Work instructions:
1. Duplicate the stretch of the Neymar match report from "Just look at" through "started to appear.".
2. In the Neymar match report, which three United players does Neymar get past in the build-up to his second goal?

Text to read:
_ _ _ _ _ _ _
The Scotland midfielder had a tete-a-tete with the PSG star on more than one occasion, while Neymar himself could be seen needling Fred after his compatriot got away with a yellow for his coming together with Leandro Paredes.

In the words of Aldershot-born, Brazil-based football journalist Tim Vickery on a recent episode of 5Live’s World Football Phone-In: “If moralistic hypocrisy was an Olympic sport, England would have the gold medal every four years.”

Because for all the perceived play-acting and antagonism, Neymar is pure football when he has the ball at his feet.

Just look at his opening goal. Pressed by United’s sturdy double of McTominay and Fred, he has the speed of thought and technical ability to receive the ball on the turn and dispatch it between them into the path of Kylian Mbappe.

Then he’s away as his team-mate darts toward the penalty area, alert enough to pounce on the deflected shot and emphatically slot home past David de Gea.

That was only a precursor for what was to come. Neymar really started having fun in the final 20 minutes, when the game was stretched as a tired 10-man United went forward in search of an equaliser and gaps started to appear.

In the build-up to his second, Neymar receives the ball in the right-back area before turning away from Alex Telles, leaving Bruno Fernandes for dead and skipping past a challenge from Harry Maguire to surge forward into oceans of space.

That moment of inspiration is the trigger for his team-mates to go piling forward in support. A cross-field ball is played out to Mbappe, who carries the ball further before playing in Rafinha, who has every right to shoot himself.

But he sees Neymar arriving in the six-yard box, just stopping short.

Maguire has already been put on his arse earlier in the move and has done well to recover and get back to cover him, but he’s left stranded by a canny bit of movement and can only sit on the touchline as Neymar buries it past him.

That’s not football? Sorry, Scott, we’re going to have to respectfully disagree.
_ _ _ _ _ _ _
Data lines:
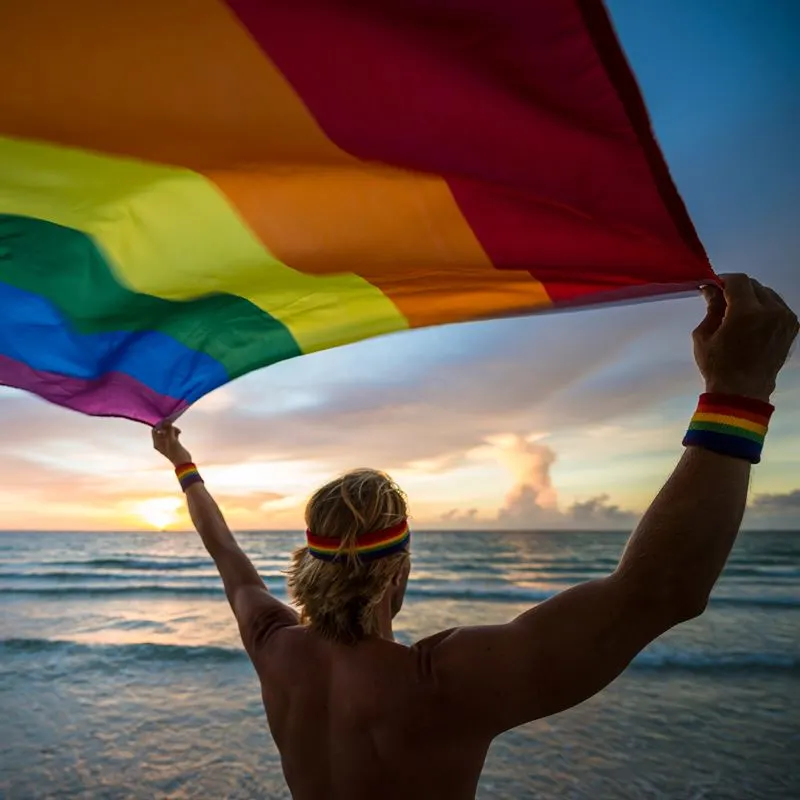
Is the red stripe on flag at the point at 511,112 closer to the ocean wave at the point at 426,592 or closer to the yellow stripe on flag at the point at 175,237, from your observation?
the yellow stripe on flag at the point at 175,237

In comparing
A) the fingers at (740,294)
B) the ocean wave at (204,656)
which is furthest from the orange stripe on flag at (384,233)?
the ocean wave at (204,656)

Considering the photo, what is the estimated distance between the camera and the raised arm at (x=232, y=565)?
175 cm

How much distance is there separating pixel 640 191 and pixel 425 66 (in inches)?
18.5

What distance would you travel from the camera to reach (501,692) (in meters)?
1.19

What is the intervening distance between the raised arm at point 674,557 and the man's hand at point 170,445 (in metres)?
1.73

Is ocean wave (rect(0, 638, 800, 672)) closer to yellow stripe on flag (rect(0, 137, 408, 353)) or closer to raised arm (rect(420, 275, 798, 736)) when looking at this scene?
yellow stripe on flag (rect(0, 137, 408, 353))

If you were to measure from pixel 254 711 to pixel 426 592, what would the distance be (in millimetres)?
8576

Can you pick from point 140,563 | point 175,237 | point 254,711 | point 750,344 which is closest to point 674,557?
point 750,344

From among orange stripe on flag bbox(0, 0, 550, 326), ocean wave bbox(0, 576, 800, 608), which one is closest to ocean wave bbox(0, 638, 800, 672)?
ocean wave bbox(0, 576, 800, 608)

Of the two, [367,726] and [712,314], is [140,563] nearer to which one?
[367,726]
_ _ _ _ _ _ _
Solutions:
1.
Just look at his opening goal. Pressed by United’s sturdy double of McTominay and Fred, he has the speed of thought and technical ability to receive the ball on the turn and dispatch it between them into the path of Kylian Mbappe.

Then he’s away as his team-mate darts toward the penalty area, alert enough to pounce on the deflected shot and emphatically slot home past David de Gea.

That was only a precursor for what was to come. Neymar really started having fun in the final 20 minutes, when the game was stretched as a tired 10-man United went forward in search of an equaliser and gaps started to appear.

2. Alex Telles, Bruno Fernandes, and Harry Maguire.